── ARTICLE
UK Parliament / Open data

Universal Credit (Waiting Days) (Amendment) Regulations 2015

My Lords, I thank the noble Lord, Lord German, for moving his Motion and for explaining to the House the effects of this measure. I will not detain the House by repeating that explanation. I also understand his desire to mitigate some of the effects of these provisions by seeking to exclude the housing element of universal credit from the regulations, but I think that there is a better way to approach this so I have taken a different direction in my Motion and I will explain why I think the House should agree. I am also being ever-optimistic, hoping that the noble Lord, Lord Freud, will find this a more persuasive case and that by the end he will rise up and cheer in agreement and obviate the need for a vote at all. I shall do my best.

The starting point for Labour is that we support universal credit. We think it is a good idea. Bringing together separate working-age benefits can potentially make the system simpler and should make it easier to work out whether and by how much you would be better off in work. But because we support it, we want it to work, and we understand that to work it needs to get off to the best possible start. Sadly, that has not happened.

When the Welfare Reform Act was going through Parliament, noble Lords from across the House, from all Benches, pointed out to the Government at different stages some of the risks inherent in the approach they were taking and made various suggestions for how the Bill could be improved. Sadly—as we all think—had these been listened to, we might not be in the position we are in now; none the less, things are not looking brilliant. Unfortunately, once the legislation was in, things did not improve. Delivery has been disastrous from the outset, starting with an implementation plan which the Opposition pointed out to Ministers right at the beginning was hopelessly overoptimistic.

The July 2010 Green Paper on universal credit even included the claim that the IT changes necessary to deliver it,

“would not constitute a major IT project”.

In retrospect, the naivety of Ministers in signing off the plan is extraordinary. Since 2011, £130 million of taxpayers’ money has been written off because of failed universal credit IT. The Government still have not published any of the details of how they are going to spend this £12.8 billion budget, having repeatedly claimed that universal credit was on time and on budget when patently it was neither.

What of the impact on claimants? In November 2011, Ministers announced that 1 million people would be claiming universal credit by April 2014 and the project would be fully rolled out to 7 million people within six years, by 2017. But now there are only 65,380 people claiming universal credit and full rollout is still some way off. It is in this context that these regulations have been laid.
────
SET TASK: According to the speech on the Universal Credit waiting days regulations, how much taxpayers' money has been written off since 2011 because of failed universal credit IT? The records below are drawn from a separate source.
── DATA ENTRIES
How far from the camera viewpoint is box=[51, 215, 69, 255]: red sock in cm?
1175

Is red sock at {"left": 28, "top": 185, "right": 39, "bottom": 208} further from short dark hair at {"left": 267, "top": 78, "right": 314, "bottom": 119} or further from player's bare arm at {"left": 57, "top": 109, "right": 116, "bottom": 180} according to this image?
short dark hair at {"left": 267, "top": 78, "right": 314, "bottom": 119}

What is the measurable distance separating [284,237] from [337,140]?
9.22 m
────
── DATA ENTRIES
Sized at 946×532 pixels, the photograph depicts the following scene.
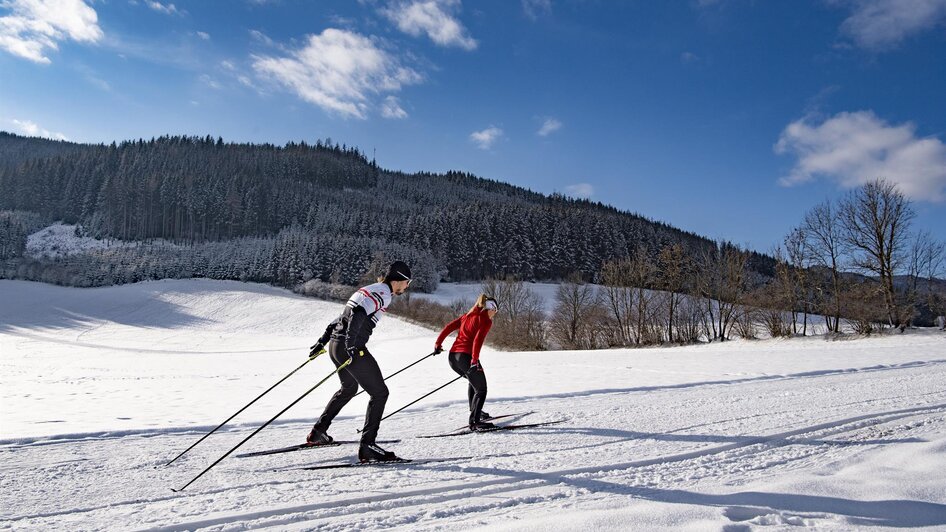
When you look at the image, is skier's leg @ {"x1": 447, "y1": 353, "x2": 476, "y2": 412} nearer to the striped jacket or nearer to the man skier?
────
RESPONSE TO THIS TASK: £130 million.